Accepted Paper

Lexical Change in Contemporary Japanese: Insights from Comparing BCCWJ2 with BCCWJ  
ASUKO KONDO (National Institute for Japanese Language and Linguistics)

Send message to Author

Paper short abstract

This presentation outlines the morphological annotation of BCCWJ2 and compares it with earlier BCCWJ data to identify newly emerged words and significant frequency changes, demonstrating how BCCWJ2 supports the analysis of diachronic lexical change in contemporary Japanese.

Paper long abstract

This presentation provides an overview of the morphological annotation in BCCWJ2 and examines the lexical characteristics of BCCWJ2 through a comparison with data from earlier periods represented by BCCWJ. Using this morphological information, we extract lexical items that have newly emerged or have shown statistically significant frequency changes, thereby clarifying distinctive features of the expanded corpus.

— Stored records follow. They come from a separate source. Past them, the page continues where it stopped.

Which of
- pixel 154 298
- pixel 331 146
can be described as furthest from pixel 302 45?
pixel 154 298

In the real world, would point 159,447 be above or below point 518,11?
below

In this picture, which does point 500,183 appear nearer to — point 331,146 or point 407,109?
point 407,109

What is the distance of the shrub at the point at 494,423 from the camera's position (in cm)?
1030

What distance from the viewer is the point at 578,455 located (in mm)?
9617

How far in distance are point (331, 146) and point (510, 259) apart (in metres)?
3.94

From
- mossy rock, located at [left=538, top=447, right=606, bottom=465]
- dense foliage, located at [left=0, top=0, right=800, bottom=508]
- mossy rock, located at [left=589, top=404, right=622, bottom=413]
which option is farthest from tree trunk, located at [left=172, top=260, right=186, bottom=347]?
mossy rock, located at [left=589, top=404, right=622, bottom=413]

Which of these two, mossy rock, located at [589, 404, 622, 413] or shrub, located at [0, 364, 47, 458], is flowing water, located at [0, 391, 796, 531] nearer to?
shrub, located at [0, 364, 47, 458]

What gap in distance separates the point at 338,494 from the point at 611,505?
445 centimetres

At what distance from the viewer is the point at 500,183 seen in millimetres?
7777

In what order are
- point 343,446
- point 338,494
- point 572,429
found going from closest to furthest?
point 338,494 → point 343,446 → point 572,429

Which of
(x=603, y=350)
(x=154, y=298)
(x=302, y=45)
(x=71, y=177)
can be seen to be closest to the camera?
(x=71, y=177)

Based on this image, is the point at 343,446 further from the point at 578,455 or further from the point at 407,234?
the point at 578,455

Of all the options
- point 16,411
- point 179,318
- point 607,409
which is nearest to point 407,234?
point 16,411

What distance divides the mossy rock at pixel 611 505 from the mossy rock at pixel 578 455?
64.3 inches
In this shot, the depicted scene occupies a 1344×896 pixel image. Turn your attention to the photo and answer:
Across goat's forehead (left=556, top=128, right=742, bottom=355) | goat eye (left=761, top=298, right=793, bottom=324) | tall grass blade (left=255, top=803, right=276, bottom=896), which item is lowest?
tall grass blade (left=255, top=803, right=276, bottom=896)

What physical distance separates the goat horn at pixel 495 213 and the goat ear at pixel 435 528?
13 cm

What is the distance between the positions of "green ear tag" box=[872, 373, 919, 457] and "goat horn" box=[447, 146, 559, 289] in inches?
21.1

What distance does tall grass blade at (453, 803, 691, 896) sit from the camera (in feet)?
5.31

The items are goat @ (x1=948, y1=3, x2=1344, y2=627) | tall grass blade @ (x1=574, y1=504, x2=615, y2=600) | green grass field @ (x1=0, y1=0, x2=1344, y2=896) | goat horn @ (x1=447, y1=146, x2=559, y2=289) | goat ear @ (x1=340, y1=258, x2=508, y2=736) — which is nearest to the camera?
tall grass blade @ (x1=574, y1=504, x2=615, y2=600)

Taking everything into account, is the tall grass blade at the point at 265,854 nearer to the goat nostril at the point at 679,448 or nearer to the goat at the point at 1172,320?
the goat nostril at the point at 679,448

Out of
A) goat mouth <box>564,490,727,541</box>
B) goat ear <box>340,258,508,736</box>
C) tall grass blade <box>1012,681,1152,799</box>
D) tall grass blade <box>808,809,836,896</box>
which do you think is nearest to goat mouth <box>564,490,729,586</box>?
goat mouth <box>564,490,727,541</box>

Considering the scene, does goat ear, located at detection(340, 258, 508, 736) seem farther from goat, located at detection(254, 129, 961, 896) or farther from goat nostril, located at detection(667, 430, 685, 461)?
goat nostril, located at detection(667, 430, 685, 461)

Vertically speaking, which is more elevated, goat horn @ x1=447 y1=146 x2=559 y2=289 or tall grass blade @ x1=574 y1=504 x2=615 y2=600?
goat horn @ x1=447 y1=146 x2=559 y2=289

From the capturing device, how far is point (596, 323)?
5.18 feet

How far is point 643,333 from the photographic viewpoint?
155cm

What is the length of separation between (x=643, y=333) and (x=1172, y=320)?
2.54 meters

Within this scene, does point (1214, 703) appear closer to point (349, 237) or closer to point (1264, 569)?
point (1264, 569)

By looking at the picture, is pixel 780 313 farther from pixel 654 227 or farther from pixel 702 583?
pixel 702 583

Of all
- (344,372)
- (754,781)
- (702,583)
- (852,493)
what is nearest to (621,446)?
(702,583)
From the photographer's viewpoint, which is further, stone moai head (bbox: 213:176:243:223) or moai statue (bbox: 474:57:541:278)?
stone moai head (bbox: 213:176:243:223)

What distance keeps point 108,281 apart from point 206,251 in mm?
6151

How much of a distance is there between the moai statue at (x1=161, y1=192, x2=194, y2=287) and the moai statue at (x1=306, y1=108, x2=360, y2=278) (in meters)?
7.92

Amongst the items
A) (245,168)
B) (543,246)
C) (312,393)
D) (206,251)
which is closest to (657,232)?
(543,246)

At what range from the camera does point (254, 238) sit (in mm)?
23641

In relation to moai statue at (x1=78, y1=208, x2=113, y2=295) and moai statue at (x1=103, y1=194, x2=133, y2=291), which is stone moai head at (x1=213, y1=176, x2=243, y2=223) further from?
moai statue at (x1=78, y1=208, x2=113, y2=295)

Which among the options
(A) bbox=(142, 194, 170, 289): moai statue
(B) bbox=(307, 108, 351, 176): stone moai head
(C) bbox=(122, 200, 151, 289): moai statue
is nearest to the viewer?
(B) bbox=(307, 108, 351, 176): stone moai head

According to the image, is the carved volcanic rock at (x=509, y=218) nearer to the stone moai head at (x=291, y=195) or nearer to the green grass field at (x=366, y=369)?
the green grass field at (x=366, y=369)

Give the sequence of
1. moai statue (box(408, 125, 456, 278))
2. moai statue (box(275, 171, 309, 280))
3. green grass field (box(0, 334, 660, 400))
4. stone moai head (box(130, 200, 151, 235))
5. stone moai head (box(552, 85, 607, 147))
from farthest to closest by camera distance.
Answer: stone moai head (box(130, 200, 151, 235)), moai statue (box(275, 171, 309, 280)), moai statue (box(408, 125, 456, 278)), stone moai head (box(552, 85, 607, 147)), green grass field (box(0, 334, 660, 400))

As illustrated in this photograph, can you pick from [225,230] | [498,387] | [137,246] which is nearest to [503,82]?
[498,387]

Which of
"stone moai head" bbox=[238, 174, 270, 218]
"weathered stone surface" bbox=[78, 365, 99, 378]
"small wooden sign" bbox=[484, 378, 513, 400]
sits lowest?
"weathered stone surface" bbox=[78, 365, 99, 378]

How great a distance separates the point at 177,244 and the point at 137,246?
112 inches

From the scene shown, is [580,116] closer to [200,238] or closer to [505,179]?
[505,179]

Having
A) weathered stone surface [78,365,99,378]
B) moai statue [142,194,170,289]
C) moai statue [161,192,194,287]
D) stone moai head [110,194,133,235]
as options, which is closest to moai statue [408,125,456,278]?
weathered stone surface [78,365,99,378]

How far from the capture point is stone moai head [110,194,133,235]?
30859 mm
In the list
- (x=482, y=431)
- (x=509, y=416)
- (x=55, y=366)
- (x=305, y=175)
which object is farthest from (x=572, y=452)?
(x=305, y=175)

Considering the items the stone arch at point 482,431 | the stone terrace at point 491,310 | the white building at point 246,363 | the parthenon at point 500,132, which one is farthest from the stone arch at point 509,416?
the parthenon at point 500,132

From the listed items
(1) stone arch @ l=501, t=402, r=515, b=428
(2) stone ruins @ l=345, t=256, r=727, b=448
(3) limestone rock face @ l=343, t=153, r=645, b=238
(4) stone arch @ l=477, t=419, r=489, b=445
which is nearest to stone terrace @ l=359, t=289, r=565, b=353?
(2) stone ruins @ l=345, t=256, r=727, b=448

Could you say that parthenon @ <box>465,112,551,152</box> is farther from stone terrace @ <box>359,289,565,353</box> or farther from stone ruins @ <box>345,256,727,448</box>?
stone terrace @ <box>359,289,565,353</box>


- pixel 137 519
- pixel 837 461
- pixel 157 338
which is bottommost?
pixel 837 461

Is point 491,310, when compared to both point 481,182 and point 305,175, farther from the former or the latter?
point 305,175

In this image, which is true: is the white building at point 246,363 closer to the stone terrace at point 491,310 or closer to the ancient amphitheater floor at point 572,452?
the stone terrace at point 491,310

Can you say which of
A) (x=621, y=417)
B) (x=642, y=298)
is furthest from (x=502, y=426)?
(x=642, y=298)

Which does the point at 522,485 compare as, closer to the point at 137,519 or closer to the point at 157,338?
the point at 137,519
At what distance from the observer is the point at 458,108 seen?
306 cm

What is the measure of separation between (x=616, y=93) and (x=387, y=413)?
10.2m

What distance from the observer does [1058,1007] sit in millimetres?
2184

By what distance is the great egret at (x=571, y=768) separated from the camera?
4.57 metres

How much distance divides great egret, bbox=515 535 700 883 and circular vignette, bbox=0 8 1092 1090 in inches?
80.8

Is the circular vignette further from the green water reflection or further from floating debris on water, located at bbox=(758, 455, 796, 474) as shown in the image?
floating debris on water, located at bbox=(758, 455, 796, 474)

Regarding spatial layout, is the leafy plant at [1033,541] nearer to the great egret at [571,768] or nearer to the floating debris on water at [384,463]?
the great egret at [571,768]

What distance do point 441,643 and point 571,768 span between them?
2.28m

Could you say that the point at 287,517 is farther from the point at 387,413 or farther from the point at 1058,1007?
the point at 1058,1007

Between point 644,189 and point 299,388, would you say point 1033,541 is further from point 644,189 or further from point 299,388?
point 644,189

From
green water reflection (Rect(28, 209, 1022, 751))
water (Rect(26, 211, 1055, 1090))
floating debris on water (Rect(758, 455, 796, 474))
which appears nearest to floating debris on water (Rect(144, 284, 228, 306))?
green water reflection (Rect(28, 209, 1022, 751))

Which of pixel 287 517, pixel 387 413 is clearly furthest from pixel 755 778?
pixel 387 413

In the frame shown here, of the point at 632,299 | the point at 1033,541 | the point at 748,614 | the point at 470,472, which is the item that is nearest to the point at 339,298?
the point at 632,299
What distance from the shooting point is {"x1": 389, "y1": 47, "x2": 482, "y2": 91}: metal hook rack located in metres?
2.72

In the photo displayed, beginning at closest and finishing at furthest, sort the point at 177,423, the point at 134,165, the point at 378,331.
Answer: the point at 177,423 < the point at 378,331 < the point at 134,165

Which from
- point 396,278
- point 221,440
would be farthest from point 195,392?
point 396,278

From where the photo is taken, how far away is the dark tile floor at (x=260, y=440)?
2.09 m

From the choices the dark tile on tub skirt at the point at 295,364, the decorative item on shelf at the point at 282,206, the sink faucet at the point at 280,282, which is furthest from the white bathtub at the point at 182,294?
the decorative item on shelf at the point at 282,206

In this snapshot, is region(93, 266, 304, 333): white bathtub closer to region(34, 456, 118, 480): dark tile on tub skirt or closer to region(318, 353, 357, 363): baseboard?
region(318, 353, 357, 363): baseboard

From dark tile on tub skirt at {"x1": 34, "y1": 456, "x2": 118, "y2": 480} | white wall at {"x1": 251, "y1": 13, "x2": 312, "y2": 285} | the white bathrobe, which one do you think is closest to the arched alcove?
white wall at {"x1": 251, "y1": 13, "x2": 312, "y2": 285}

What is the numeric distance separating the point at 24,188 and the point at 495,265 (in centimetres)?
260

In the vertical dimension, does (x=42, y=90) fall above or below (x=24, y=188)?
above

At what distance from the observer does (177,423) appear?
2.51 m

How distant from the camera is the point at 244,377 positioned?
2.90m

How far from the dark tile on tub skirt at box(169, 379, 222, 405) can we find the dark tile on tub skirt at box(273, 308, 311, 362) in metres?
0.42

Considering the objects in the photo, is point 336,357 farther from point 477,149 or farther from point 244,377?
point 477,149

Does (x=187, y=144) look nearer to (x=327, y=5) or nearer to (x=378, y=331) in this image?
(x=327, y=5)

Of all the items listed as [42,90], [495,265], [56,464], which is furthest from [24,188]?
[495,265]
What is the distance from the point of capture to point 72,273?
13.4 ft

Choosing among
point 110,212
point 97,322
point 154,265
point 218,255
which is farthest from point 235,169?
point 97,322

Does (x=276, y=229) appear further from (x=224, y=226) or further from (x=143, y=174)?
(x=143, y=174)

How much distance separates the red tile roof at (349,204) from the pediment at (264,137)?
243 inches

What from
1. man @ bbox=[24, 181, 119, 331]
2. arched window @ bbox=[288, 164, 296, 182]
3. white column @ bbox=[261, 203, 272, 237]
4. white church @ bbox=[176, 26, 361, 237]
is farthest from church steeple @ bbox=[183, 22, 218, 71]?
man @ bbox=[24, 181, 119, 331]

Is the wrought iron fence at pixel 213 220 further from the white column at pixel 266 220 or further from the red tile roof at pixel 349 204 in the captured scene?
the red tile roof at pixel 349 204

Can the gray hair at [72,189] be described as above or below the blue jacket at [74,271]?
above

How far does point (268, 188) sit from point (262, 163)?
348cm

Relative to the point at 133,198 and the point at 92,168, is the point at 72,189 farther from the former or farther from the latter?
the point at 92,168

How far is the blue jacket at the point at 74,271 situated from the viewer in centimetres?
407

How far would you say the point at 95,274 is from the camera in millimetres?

BCCWJ2 adopts two types of word units, short-unit words and long-unit words, and annotates each with morphological information. Short-unit words are linguistic units defined with a focus on morphological structure; they are characterized by clear criteria and minimal variation in segmentation. Morphological information for short-unit words is annotated by applying manual corrections to the results of automatic morphological analysis using the UniDic morphological dictionary. Long-unit words, by contrast, are defined with a focus on syntactic structure, and their morphological information is constructed by combining the morphological information of short-unit words and applying manual corrections to the output of a newly developed long-unit analyzer. All morphological annotations in BCCWJ2 follow the same specifications as those used in BCCWJ, enabling direct and reliable lexical comparison between the two corpora.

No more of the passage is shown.